Hi, I'm currently working on BERT Language model. I trained my model based on BERT and saved my model as an archive. Then in the evaluation(prediction) phase, I loaded my trained model with "allennlp.models.archival.load_archive" and predicted the test set. But what I want here is that the gradient flows from the evaluation dataset and weights are finetuned accordingly. (such as from Mikolov's "Recurrent Neural Network Based Language Model"). This question might be silly, but I wonder if there is a way that I can make gradient flow to the archive model(trained model)? (as in the prediction phase, not as in training phase)

Source

JJumSSu

All 5 comments

@JJumSSu I'm a bit confused on exactly what you are asking. I understand your a writing a model that uses BERT, but could you restate your question and why you want to do this?

schmmd on 2 Jul 2019

👍1

@schmmd
Sorry for the confusing question. I am trying to train the language model. I trained a model and is stored in archive form(tar.gz) currently. Then, we usually use a predictor to evaluate our model on the test dataset. What I want here is that besides just evaluating on the test set, I want my model to be "retrained" as well from the test set. (This method was first proposed by Mikolov in his paper "Recurrent Neural Network based Language Model" and is known as dynamic evaluation) So once the perplexity for an instance is measured, the learning will occur on that instance and move on to the next instance. (ex. as for "I like you", the perplexity for the target word "like" is computed and also gradient will flow from the word "like" and move on to the next word "you".)

So basically, my question is that can I retrain my model dynamically as it is evaluated at the same time?

JJumSSu on 2 Jul 2019

Thanks--I understand your question but I don't know the answer. I'll try to find someone on the team who does.
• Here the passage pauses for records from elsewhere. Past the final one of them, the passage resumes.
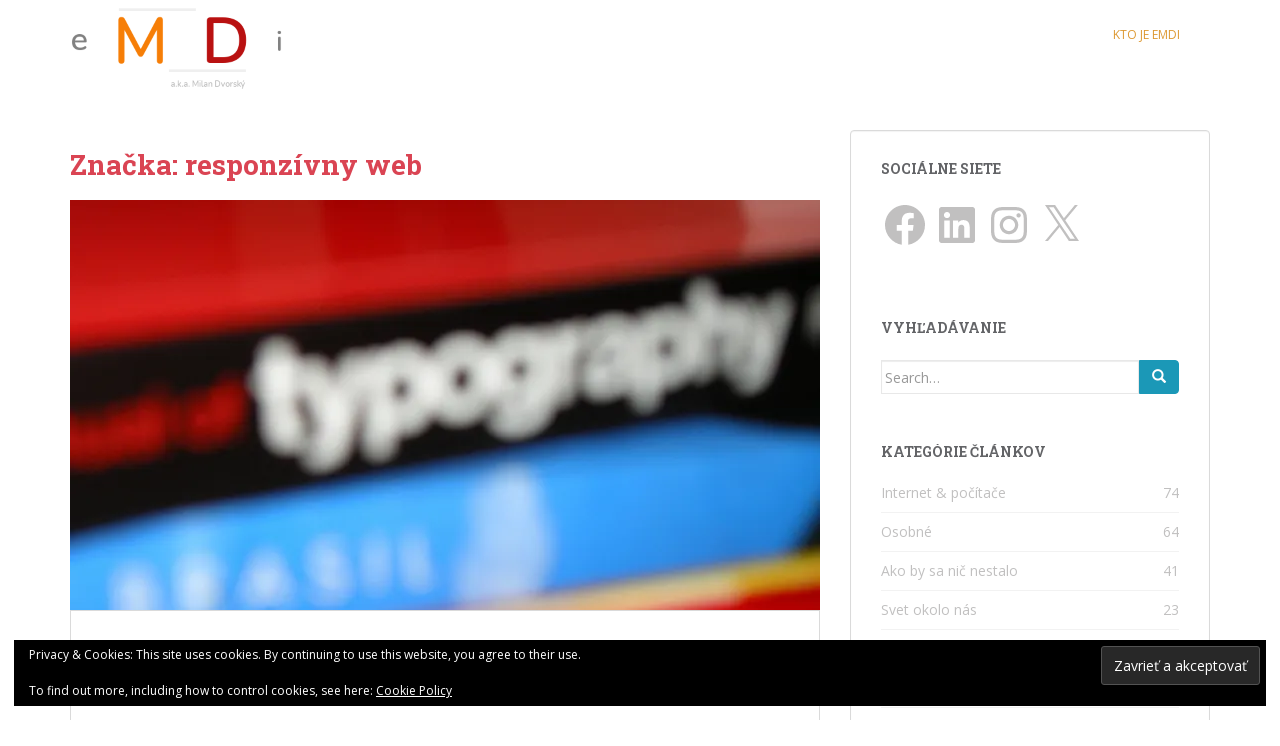

--- FILE ---
content_type: text/html; charset=utf-8
request_url: https://www.google.com/recaptcha/api2/aframe
body_size: 267
content:
<!DOCTYPE HTML><html><head><meta http-equiv="content-type" content="text/html; charset=UTF-8"></head><body><script nonce="zWd2udTbK6c3LHrnV_yOpw">/** Anti-fraud and anti-abuse applications only. See google.com/recaptcha */ try{var clients={'sodar':'https://pagead2.googlesyndication.com/pagead/sodar?'};window.addEventListener("message",function(a){try{if(a.source===window.parent){var b=JSON.parse(a.data);var c=clients[b['id']];if(c){var d=document.createElement('img');d.src=c+b['params']+'&rc='+(localStorage.getItem("rc::a")?sessionStorage.getItem("rc::b"):"");window.document.body.appendChild(d);sessionStorage.setItem("rc::e",parseInt(sessionStorage.getItem("rc::e")||0)+1);localStorage.setItem("rc::h",'1769260387990');}}}catch(b){}});window.parent.postMessage("_grecaptcha_ready", "*");}catch(b){}</script></body></html>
It's certainly possible but I don't think we have anything specifically built to support that use case.

schmmd on 3 Jul 2019

👍1

This is a reasonable but atypical thing to do. E.g., if you're trying to compare to prior work that doesn't do this, it may not be a fair comparison, and it makes your evaluation dependent on the order in which you see your test instances, which is a little weird.

This isn't something that we're likely to support in the library, but you can do it yourself without too much trouble. You'll probably need to call self.train() inside of model.forward(), because we typically call model.eval() before doing evaluation. Except you'll want to keep track of whether you're in evaluation mode or not, so you can just use the perplexity loss for continuing training during evaluation. You'll also need to modify the evaluation code, to compute gradients and update parameters.